Study site
The study site was the Kamigamo Experimental Station of Kyoto University, located in a suburban area of Kyoto, Japan (Supplementary Figure S1). This area is located in a warm and humid climate zone, with an elevation of 109–225 m above sea level. The mean annual precipitation and temperature are 1582 mm and 14.6 °C, respectively. The overall area is 46.8 ha. 65% of the area is naturally generated forest, primarily consisting of Japanese cypress (Chamaecyparis obtuse) and some broad-leaved trees such as oak (Quercus serrata or Quercus glauca). Within this area, 28% is planted forest, mainly consisting of foreign coniferous species. 7% consists of sample gardens, nurseries, or buildings.
In this work, we focused on the northern part (an area of 11 ha) of the Kamigamo Experimental Station, containing a naturally regenerated forest of Japanese cypress, and a managed forest of Metasequoia (Metasequoia glyptostroboides), strobe pine (Pinus strobus), slash pine (Pinus elliottii), and taeda pine (Pinus taeda).
Remote sensing data
Flight campaigns were conducted around noon in two seasons: on October 2, 2016, which is the end of the leaf season, and November 20, 2016, the peak of the fall leaf offset season.

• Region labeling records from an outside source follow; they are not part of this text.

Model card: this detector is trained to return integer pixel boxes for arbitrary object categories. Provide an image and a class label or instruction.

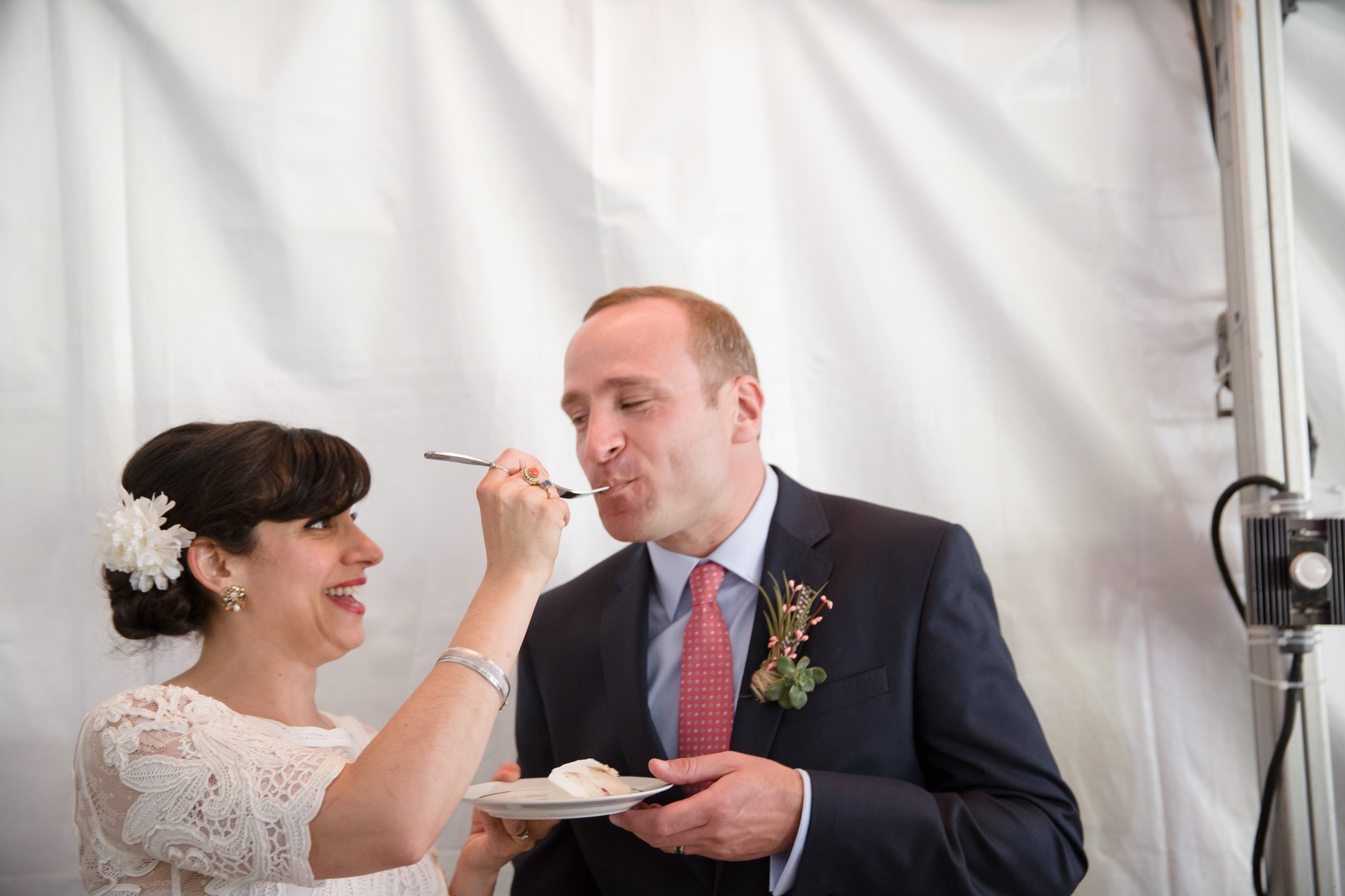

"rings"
[518,465,540,486]
[538,480,553,498]
[514,828,529,840]
[674,846,684,855]
[488,463,509,474]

We used UAV DJI Phantom 4 (DJI, Shenzhen China). The UAV had an onboard camera with a 1/2.3 CMOS sensor that can capture RGB spectral information. The UAV was operated automatically using the DroneDeploy v2.66 application (https://ww.dronedeploy.com, Infatics Inc., San Francisco, United States). On October 2, we set flight parameters as follows: both the overlap and sidelap were set to 75%, and the flight height was set to 80 m from the take-off ground level. However, we failed to align some parts of the images; thus, we changed the overlap and height parameters to 80% and 100 m on November 20. We used 10 ground-control points (GCPs) for reducing the error of the GPS with the images. From the images taken by the UAV, we produced an orthomosaic photo and a digital surface model (DSM) using the Agisoft PhotoScan Professional v1.3.4 software (https://www.agisoft.com, Agisoft LLC, St. Petersburg, Russia). An orthomosaic photo is an image that is composed of multiple overhead images corrected for perspective and scale. The parameter settings used in generating the orthomosaic photo are shown in Supplementary Table S1. These parameters are for November 20. The parameters for October 2 differ only in that the ground sampling distance (GSD) were approximately one centimetre. GSD of the orthomosaic photo and DSM was approximately 5 cm and 10 cm, respectively.
Segmentation and preparation of supervised data
The technological workflow of the individual tree image segmentation and extraction method we used is summarised in Fig. 1. First, we segmented each tree crown using UAV image (orthomosaic photo), a DSM, and a slope model. Second, we visually constructed the ground truth map. Third, we extracted each tree image with a ground truth label. Further details are discussed in sections from “Object-based tree crown segmentation” to “Tree image extraction with ground truth label”.
Workflow for supervised images extraction.
Object-based tree crown segmentation
At the segmentation stage, we segmented at the tree level. First, we constructed a slope model by calculating the slope from the DSM using the ArcGIS Desktop v10.4 software (https://www.esri.com, Environmental Systems Research Institute, Inc., Redlands, United States). The slope model showed the maximum rate of elevation change between each cell and its neighbours, such that the borders of trees were emphasised. From the orthomosaic photo, the DSM, and the slope model, tree crown segmentation was performed in the eCognition Developer v9.0.0 software (https://www.trimble.com, Trimble, Inc., Sunnyvale, United States) using the ‘Multiresolution Segmentation’ algorithm36. The parameter values were adjusted by trial and error. The tree crown map made by this segmentation process is shown in Fig. 2 with enlarged images for visual confirmation of the result, and the best parameters are presented in Supplementary Table S2.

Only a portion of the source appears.